**PROBLEM A:** Please rewrite the part of the flight etiquette article that opens with the words "If only they" and closes with "irritate at altitude.", substituting "overhead locker" for "overhead bin".

**QUOTED PASSAGE:**
____

October 17, 2018
By Simon Busch
What’s the most annoying thing someone can do on a flight? According to our study, 47% agree passengers who push their seat all the way back are the devil incarnate, while 38% of travellers just can’t stand boozed-up behaviour.
If only they were the worst of it. Starting with the mildly teeth-gritting, through the blood-pressure pumping and ending with the positively rage-inducing, we surveyed a bunch of frequent fliers to find the most fantastically irritating things you – sorry, other people – do on planes, drunk or otherwise.
No, not actually squatting in the overhead bin; that would be very odd.
Instead we’re talking about those types who think shoving their swanky Samsonite carry-on in the measly luggage allocation above your noggin is equivalent to owning it, when they are clearly sitting 12 rows away – I mean, they’re virtually on another plane!
This relatively rare behaviour is nonetheless worth flagging for its ability to irritate at altitude.
We’re speaking here of the passenger in the seat next door who simply cannot stop one or both legs from jiggling. And yes (you know it’s true) these airborne dancers are always – always – men.
If you’ve ever wondered whether the human race was worth perpetuating, it might well have been while plugging your ears against incessant in-flight screaming and bawling.
No wonder kid-free zones top many aeroplane wish-lists. I mean, how dare these kids just do what kids do naturally?!
“Why choose the window seat when you obviously have the waterworks restraint of Niagara Falls,” these smug aisle fans ask themselves silently, while faking a smile as they haul themselves into the gangway.
Later they’ll fall asleep and snore on the incontinent one’s shoulder in an unconscious act of revenge.
You know the ones – they reach for their smartphones like Billy the Kid the moment they feel the shudder of the descending undercarriage. And don’t they have fascinating information to impart the moment they’re allowed to light up their devices!
“Hey, we just landed. … can you hear me? … we just landed … I’m on the runway … can you hear me now? … Yeah, we just landed … ”
There’s no such thing as a free lunch, dinner or nuked hot breakfast on most airlines nowadays. We get that – and it does sometimes make sense to bring your own snacks and meals onboard.
But please consider that some will find your tuna, cream cheese and pickle sandwich more of an olfactory offence than a thrillingly original combination.
OK, guy (or girl) down the aisle – you’ve got between now and Majorca to woo that comely stranger sharing your armrest.
But is describing your Irish dancing hobby AT FULL VOLUME really going to help? It’s certainly not helping the rest of us…
Speaking of armrests, wars were fought over less. If humans can fly to the moon, surely our ingenuity means we could devise a platform on which two elbows could simultaneously rest?
Instead those elbows face off against each other over an aerial no man’s land, sometimes tentatively touching like two wrestlers seconds before a fight.

____

**RECORDS PROVIDED:**

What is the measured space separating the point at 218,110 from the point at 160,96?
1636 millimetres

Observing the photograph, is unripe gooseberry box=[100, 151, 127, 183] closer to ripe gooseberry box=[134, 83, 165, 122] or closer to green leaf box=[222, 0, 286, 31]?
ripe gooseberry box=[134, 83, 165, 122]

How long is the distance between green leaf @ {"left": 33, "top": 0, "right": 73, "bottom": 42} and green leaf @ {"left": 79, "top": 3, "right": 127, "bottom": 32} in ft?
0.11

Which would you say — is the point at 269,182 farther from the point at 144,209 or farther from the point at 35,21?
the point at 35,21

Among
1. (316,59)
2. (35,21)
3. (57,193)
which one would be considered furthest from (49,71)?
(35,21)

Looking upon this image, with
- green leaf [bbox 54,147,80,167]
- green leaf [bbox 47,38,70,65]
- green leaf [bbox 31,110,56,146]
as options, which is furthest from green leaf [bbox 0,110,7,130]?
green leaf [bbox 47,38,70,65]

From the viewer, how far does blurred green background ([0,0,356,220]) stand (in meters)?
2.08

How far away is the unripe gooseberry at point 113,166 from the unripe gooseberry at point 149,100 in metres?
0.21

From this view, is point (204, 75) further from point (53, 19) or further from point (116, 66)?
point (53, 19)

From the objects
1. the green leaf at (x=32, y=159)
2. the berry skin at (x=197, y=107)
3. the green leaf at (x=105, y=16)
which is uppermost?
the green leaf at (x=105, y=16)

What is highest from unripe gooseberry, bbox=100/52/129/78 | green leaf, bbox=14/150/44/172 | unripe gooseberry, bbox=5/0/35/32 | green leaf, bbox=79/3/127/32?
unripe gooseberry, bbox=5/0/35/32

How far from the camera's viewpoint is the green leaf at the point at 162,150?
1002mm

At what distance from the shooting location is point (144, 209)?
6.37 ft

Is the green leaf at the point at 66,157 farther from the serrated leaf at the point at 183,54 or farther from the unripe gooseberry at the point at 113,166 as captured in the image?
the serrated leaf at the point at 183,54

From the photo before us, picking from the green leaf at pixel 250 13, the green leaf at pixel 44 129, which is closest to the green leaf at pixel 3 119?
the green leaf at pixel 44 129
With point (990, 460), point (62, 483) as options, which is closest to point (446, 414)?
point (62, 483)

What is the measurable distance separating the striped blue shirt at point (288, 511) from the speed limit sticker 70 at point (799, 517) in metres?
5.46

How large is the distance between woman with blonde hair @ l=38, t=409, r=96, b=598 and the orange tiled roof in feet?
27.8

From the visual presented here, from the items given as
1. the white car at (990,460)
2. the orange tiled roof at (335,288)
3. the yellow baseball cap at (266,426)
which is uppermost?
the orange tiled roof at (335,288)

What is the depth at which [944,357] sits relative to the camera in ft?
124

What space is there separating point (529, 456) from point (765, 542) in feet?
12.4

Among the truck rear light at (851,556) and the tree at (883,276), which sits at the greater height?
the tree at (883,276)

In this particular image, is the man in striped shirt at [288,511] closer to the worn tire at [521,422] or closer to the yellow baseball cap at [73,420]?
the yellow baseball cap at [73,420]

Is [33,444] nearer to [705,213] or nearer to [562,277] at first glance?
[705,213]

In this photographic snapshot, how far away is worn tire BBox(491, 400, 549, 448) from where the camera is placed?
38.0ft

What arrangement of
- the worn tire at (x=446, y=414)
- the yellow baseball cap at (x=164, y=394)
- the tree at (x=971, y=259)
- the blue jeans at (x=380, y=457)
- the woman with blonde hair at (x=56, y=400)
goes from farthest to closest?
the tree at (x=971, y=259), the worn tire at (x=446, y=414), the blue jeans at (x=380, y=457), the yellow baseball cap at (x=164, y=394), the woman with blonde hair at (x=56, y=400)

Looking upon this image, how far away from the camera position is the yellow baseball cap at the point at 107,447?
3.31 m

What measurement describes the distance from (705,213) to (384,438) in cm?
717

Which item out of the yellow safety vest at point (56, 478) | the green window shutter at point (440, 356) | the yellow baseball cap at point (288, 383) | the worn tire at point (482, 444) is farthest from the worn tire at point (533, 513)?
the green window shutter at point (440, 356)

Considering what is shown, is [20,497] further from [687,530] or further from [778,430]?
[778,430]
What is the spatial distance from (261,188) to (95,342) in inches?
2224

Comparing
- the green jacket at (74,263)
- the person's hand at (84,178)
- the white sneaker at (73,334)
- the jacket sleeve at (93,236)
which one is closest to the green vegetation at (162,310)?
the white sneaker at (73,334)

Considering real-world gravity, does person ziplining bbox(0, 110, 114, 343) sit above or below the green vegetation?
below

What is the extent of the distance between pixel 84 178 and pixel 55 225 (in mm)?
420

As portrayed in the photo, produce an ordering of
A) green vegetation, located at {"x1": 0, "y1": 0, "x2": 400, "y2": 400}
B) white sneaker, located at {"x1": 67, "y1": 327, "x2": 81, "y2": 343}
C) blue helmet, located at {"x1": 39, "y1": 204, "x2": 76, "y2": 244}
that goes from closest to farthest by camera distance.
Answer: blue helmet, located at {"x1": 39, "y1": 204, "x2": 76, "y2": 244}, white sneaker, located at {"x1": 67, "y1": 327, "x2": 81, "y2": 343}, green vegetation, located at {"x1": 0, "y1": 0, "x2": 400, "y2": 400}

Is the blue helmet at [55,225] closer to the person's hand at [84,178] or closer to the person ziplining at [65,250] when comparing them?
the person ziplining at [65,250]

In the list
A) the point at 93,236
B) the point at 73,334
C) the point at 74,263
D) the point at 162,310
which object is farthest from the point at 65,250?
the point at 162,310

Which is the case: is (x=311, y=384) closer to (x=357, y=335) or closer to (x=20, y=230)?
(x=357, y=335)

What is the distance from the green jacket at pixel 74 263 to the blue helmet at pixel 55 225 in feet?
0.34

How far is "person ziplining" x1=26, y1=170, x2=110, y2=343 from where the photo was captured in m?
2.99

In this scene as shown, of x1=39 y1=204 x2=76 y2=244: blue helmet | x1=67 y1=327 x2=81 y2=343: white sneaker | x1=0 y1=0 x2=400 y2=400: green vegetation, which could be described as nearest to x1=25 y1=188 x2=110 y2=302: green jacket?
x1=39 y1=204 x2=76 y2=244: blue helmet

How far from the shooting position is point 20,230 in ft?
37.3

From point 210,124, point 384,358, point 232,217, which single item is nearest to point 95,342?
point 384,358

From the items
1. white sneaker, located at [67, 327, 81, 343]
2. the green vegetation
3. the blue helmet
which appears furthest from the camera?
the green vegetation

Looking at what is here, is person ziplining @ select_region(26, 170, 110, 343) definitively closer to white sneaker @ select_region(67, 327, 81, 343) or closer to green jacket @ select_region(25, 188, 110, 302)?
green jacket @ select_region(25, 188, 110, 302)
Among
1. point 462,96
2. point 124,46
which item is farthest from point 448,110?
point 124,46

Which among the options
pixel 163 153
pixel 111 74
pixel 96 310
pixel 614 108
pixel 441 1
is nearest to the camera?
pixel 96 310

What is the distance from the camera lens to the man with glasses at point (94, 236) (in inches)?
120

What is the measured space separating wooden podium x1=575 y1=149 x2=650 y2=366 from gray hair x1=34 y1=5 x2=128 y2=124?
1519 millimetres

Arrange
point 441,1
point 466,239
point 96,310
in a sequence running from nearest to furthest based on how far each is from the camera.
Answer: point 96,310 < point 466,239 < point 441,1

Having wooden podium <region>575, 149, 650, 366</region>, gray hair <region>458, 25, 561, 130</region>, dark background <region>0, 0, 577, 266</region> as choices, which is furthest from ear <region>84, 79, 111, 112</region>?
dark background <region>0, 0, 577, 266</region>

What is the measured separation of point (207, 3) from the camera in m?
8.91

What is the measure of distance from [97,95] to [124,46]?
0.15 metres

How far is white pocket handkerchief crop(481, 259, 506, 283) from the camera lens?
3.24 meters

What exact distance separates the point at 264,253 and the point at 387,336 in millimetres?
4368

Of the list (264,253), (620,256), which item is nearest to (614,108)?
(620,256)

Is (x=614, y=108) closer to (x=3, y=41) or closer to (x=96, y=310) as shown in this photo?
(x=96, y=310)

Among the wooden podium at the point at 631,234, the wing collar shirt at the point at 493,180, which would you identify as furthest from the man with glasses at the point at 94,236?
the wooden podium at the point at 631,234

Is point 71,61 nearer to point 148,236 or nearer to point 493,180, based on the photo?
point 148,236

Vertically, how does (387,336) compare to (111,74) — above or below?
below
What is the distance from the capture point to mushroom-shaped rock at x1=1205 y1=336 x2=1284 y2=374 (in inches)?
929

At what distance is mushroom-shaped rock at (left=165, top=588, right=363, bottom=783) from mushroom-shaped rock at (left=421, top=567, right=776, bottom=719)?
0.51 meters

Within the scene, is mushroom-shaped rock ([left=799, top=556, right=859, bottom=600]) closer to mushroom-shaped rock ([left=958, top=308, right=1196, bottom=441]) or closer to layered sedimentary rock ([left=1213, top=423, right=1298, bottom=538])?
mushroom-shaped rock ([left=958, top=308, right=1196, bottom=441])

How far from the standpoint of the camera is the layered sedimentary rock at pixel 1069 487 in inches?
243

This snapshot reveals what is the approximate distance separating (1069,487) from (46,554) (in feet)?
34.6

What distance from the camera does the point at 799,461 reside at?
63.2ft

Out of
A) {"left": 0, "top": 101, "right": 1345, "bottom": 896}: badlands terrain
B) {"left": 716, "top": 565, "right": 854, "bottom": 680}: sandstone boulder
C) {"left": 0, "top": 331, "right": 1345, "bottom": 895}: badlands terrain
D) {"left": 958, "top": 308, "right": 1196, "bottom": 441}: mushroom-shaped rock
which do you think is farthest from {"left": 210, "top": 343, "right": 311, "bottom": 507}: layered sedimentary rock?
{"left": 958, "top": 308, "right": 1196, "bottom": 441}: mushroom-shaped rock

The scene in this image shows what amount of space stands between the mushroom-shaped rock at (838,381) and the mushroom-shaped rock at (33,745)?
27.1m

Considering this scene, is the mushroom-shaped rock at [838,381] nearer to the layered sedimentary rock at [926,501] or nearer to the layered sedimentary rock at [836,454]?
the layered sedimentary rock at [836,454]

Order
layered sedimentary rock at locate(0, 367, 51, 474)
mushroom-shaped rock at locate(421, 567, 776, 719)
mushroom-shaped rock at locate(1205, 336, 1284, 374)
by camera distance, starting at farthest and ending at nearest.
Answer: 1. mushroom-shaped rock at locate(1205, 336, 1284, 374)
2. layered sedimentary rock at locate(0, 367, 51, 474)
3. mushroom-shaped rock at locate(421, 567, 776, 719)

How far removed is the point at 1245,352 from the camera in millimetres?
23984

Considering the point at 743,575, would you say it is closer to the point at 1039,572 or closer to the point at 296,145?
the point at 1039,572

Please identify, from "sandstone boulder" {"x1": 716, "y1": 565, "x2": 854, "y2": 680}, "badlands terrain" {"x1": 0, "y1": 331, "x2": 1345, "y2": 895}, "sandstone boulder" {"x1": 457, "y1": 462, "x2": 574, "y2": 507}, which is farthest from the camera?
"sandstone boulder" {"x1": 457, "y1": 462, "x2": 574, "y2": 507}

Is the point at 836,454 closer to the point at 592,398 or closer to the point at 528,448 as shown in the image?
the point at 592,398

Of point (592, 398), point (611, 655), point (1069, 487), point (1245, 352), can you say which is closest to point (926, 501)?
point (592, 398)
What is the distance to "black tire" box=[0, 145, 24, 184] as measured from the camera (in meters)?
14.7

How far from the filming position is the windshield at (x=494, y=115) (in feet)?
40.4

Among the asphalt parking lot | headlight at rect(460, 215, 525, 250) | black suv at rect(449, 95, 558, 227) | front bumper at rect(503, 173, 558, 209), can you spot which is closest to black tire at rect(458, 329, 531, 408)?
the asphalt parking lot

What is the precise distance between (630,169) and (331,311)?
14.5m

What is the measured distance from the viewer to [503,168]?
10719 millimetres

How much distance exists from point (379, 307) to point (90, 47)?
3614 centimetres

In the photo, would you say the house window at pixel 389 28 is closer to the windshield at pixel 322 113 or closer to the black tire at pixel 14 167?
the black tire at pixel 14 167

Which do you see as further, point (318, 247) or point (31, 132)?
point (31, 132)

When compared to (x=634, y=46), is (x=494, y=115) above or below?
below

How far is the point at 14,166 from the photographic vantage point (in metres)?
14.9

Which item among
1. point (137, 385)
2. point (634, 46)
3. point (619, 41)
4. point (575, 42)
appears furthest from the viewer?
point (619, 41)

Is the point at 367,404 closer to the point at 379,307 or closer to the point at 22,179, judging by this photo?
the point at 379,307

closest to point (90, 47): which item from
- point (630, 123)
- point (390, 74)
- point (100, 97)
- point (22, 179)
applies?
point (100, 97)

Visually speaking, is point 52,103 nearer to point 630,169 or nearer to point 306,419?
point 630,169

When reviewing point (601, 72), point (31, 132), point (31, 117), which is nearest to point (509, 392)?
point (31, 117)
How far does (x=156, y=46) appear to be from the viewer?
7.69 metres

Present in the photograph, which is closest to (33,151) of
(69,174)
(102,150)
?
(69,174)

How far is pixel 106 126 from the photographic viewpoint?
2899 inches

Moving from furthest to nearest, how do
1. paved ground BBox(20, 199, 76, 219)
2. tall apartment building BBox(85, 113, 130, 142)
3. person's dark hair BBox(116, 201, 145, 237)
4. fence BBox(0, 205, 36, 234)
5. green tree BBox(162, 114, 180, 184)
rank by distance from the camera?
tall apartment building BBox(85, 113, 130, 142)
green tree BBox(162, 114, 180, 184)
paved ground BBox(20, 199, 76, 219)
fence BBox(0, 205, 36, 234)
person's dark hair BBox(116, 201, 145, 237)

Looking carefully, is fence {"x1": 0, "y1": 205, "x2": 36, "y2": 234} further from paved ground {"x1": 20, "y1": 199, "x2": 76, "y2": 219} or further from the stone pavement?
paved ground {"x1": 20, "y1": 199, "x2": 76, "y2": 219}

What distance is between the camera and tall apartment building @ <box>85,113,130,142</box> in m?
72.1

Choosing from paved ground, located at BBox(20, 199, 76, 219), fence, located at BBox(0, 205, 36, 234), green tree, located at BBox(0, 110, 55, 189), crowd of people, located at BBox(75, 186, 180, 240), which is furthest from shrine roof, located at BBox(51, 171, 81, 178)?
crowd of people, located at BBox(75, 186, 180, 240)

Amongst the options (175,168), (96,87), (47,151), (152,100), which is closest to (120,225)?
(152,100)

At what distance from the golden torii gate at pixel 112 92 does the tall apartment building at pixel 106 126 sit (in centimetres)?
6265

____

**PROBLEM B:** Reproduce only the rows from the line containing "Vertically, how does" through the line containing "0.51 meters", including both ends and leaving the requests unchanged. Rescale every distance in the answers by 1.3, rounding halves up to the number of decimals each value originally had.

**EXERCISE RESULT A:**
If only they were the worst of it. Starting with the mildly teeth-gritting, through the blood-pressure pumping and ending with the positively rage-inducing, we surveyed a bunch of frequent fliers to find the most fantastically irritating things you – sorry, other people – do on planes, drunk or otherwise.
No, not actually squatting in the overhead locker; that would be very odd.
Instead we’re talking about those types who think shoving their swanky Samsonite carry-on in the measly luggage allocation above your noggin is equivalent to owning it, when they are clearly sitting 12 rows away – I mean, they’re virtually on another plane!
This relatively rare behaviour is nonetheless worth flagging for its ability to irritate at altitude.

**EXERCISE RESULT B:**
Vertically, how does (387,336) compare to (111,74) — above or below?
below
What is the distance from the capture point to mushroom-shaped rock at x1=1205 y1=336 x2=1284 y2=374 (in inches)?
1208

At what distance is mushroom-shaped rock at (left=165, top=588, right=363, bottom=783) from mushroom-shaped rock at (left=421, top=567, right=776, bottom=719)?
0.66 meters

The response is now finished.